- _Source text_
EP by Pentatonix
- Released: September 23, 2014
- Recorded: 2014
- Genre: A cappella
- Length: 24:01
- Language: English French
- Label: RCA
- Producer: Ben Bram

Pentatonix chronology
| PTX (2014) | PTX, Vol. III (2014) | That's Christmas to Me (2014) |

= PTX, Vol. III =

PTX, Vol. III (Volume 3) is the fourth extended play album by the a cappella group Pentatonix. It was released on September 23, 2014 by RCA Records, although it was released earlier in Australia on September 19, 2014. The extended play contains four covers as well as three original tracks ("On My Way Home", "See Through" and "Standing By"). As of October 23, 2015, PTX, Vol. III has sold 201,226 copies.

- _Provided material_
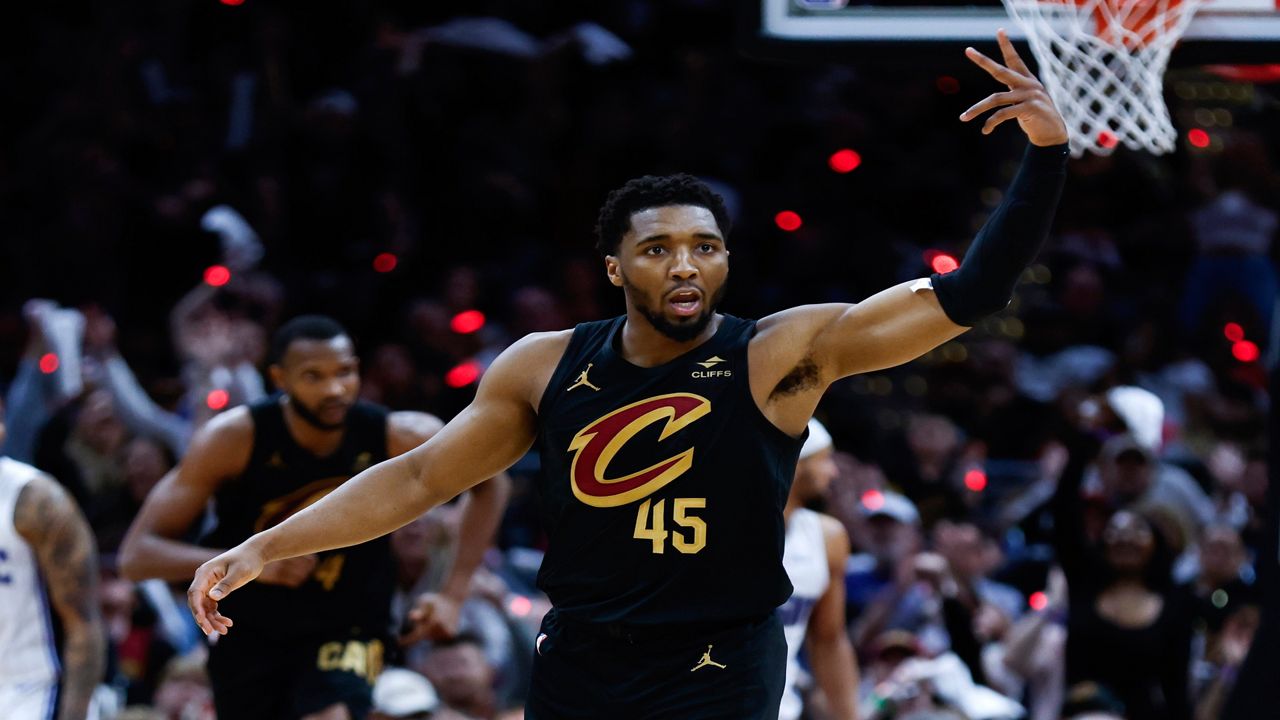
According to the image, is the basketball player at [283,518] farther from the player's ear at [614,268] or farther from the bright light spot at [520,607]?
the bright light spot at [520,607]

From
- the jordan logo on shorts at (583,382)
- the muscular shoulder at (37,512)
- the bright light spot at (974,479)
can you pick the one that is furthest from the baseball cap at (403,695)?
the bright light spot at (974,479)

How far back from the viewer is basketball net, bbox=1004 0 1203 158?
19.1ft

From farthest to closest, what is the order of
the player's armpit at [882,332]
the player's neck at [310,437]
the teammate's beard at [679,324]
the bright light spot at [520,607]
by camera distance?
1. the bright light spot at [520,607]
2. the player's neck at [310,437]
3. the teammate's beard at [679,324]
4. the player's armpit at [882,332]

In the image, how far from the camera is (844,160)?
38.7ft

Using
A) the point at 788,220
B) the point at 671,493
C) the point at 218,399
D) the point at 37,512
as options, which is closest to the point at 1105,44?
the point at 671,493

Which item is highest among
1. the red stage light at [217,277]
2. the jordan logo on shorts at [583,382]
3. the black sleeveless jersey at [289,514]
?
the jordan logo on shorts at [583,382]

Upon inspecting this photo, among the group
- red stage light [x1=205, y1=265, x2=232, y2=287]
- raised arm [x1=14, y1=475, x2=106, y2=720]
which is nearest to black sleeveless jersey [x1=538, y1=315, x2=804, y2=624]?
raised arm [x1=14, y1=475, x2=106, y2=720]

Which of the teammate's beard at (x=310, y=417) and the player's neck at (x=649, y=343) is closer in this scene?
the player's neck at (x=649, y=343)

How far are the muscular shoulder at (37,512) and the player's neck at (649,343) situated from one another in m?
2.46

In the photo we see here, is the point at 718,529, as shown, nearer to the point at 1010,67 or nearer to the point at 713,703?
the point at 713,703

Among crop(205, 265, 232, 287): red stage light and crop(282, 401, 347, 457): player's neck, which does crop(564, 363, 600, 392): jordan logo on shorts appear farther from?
crop(205, 265, 232, 287): red stage light

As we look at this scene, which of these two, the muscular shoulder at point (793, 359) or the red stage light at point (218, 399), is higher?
the muscular shoulder at point (793, 359)

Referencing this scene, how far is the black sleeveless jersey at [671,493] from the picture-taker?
407 cm

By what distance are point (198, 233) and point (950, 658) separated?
579 cm
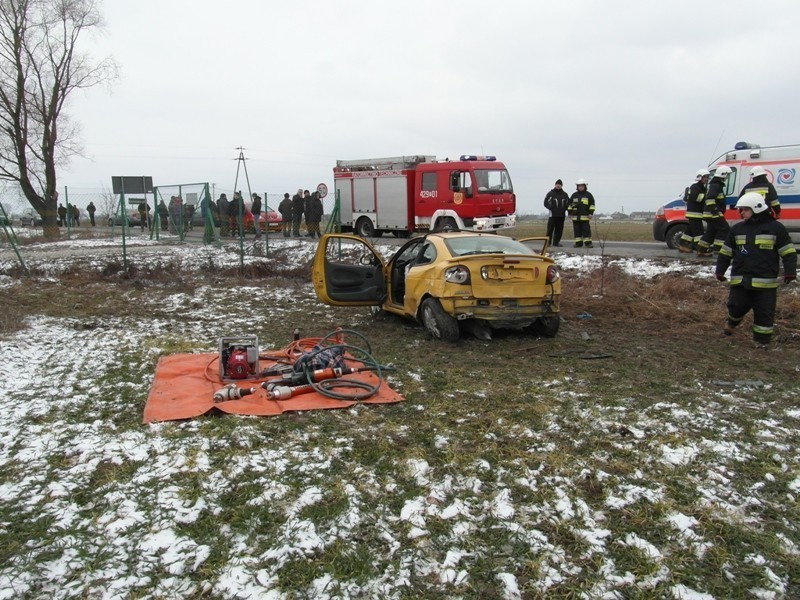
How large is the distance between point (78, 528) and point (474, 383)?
11.2 ft

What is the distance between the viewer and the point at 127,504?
3268 mm

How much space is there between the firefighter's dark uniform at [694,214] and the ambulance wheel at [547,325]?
21.5 feet

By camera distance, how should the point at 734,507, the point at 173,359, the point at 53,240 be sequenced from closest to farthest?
the point at 734,507 < the point at 173,359 < the point at 53,240

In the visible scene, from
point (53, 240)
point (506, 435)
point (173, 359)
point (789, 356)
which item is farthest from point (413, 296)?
point (53, 240)

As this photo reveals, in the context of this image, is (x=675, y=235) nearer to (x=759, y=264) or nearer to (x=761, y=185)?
(x=761, y=185)

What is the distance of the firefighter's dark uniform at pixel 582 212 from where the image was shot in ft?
47.2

- _Set of tasks_
A: Reproduce the records verbatim, beginning at the line that contains "Among crop(205, 265, 232, 287): red" and stopping after the final line of the records, and omit the pictures from your reproduction.
B: Write the next part of the text about the Pentatonix extended play PTX, Vol. III, beginning after its final sentence.
The records are unrelated to the text about the Pentatonix extended play.

- _Exercise answers_
A:
Among crop(205, 265, 232, 287): red stage light and crop(282, 401, 347, 457): player's neck, which does crop(564, 363, 600, 392): jordan logo on shorts appear farther from?
crop(205, 265, 232, 287): red stage light

As we look at this scene, which of these two, the muscular shoulder at point (793, 359) or the red stage light at point (218, 399), is higher?
the muscular shoulder at point (793, 359)

Referencing this scene, how far is the black sleeveless jersey at [671,493] from the picture-taker?
407 cm

By what distance are point (198, 233) and point (950, 658) separated?
579 cm
How large is the distance between point (78, 528) and point (474, 383)?
11.2 ft

What is the distance between the viewer and the point at 127,504?
3268 mm

How much space is there between the firefighter's dark uniform at [694,214] and the ambulance wheel at [547,325]?
21.5 feet

By camera distance, how should the point at 734,507, the point at 173,359, the point at 53,240 be sequenced from closest to farthest?
the point at 734,507 < the point at 173,359 < the point at 53,240

In the visible scene, from
point (53, 240)
point (506, 435)
point (173, 359)
point (789, 356)
which item is farthest from point (413, 296)?
point (53, 240)

As this photo reveals, in the context of this image, is (x=675, y=235) nearer to (x=759, y=264) or nearer to (x=761, y=185)?
(x=761, y=185)

What is the distance of the firefighter's dark uniform at pixel 582 212 from where the image was shot in ft?
47.2

B:
==Background==
In April and May 2014 during their European tour, Pentatonix began working on PTX Vol. III. Since they weren't always in one place at a time, the album was recorded at various tour locations such as Singapore, New York City and Japan. The arrangement and recording process in the album was different to those of previous albums as the songs were pre-arranged and the outline of the song was created before its details were filled in.
The song "On My Way Home" was originally written by the British alternative rock band Coldplay for their seventh studio album, A Head Full of Dreams, was given to Pentatonix and left off the final track list.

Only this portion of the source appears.